Enquanto isso, ao seu lado, gravitavam ao seu lado actores secundários com um papel fundamental na narrativa. De Thomas Hassler a Andreas Moller, passando por Steffen Effenberg e Mario Basler, o futebol alemão da complexa década de 90 teve os seus idolos quase anónimos para o grande público, o mesmo que aplaudiu a coroação de dois médios como Mathaus e Sammer, com funções primordialmente de contenção, como génios superlativos. Ambos estiveram por detrás dos dois triunfos internacionais alemães da década, mas não estavam sozinhos nessa cruzada. Entre eles somam mais de 220 internacionalizações pela selecção alemã, episódios de uma era de interrogantes. Estiveram nos momentos de consagração mas também (des)apareceram no sol californiano dos Estados Unidos, em 1994, e do França 98. Quando em 2000, a Alemanha acabou o grupo da morte do Euro 2000 em último lugar, por detrás de portugueses, romenos e ingleses, sem pena nem glória, foi sobre eles que caiu o peso da crítica quando nunca antes lhe tinham sido entregues as coroas de flores da glória.

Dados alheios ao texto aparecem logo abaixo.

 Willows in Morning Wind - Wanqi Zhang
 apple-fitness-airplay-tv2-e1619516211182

Hassler e Moeller eram os perfeitos estranhos na equipa que Beckenbauer levou ao título mundial, em 1990, e que realizou um excelente Europeu, dois anos depois na Suécia, apenas para cair na final. Jogadores capazes de romper os espaços em velocidade, com uma visão de jogo perfeita, aproveitavam o trabalho e a presença de Mathaus no miolo para mover-se com a liberdade que necessitavam para explorar todo o seu potencial. Tal como a maioria dos grandes jogadores europeus da época, atingiram o pico individual a jogar na exigente liga italiana e demonstraram mais tarde no futebol alemão, o primeiro com o Karlsruher e o segundo com o Dortmund, que eram lideres naturais dentro e fora de campo. Foi sobretudo graças a eles que a Alemanha superou a mediania do Euro 96 para sagrar-se campeão da Europa apesar dos louros terem sido divididos publicamente entre os golos oportunos de Bierofh e o trabalho defensivo de Sammer. Espelho de velhos relatos.

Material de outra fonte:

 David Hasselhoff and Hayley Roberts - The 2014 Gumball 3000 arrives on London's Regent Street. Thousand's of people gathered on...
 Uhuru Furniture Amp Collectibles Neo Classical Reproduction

Basler e Effenberg eram jogadores malditos antes da glória ter aparecido à sua porta. Curiosamente, protagonizaram a fábula mais trágica da história do futebol bávaro, no relvado de Camp Nou numa noite de Maio de 1999. Eram os génios que faziam mover a máquina do Bayern Munchen que venceu uma Champions League em 90 minutos para depois perdê-la em 180 segundos. Dois anos mais tarde tiveram direito a desforra, mas foi um prémio de consolação para quem tinha chegado já ao ocaso definitivo da sua carreira. Sem terem sido tão influentes no jogo da Mannschafft como Hassler e Moeller, foram dois elementos importantes na narrativa histórica desse período. Effenberg pagou o preço de ser a reencarnação de Schuster, passando quatro longos anos afastado da selecção pela sua atitude rebelde, enquanto Basler foi forçado a viver na sombra de um Sammer reconvertido em herói depois de um Euro 96 que ninguém esperava.
Quando a carreira deste quarteto de ases chegou ao fim, curiosamente o futebol alemão notou-o profundamente. A meados da década de 90 já eram todos veteranos de mais de 30 anos e nos torneios seguintes mostraram-se incapazes de aguentar o ritmo dos seus rivais, mais jovens e ambiciosos. Mas não havia substitutos à altura e o seu mandato prolongou-se no tempo. Quando finalmente pareceu desenhar-se uma dupla de sucessor, o jovem Sebastian Deisler não aguentou a pressão e o promissor Michael Ballack preferiu tornar-se numa réplica de Matthaus abdicando das condições técnicas que o faziam ideal para ser o sucessor moral de Moeller e Hassler.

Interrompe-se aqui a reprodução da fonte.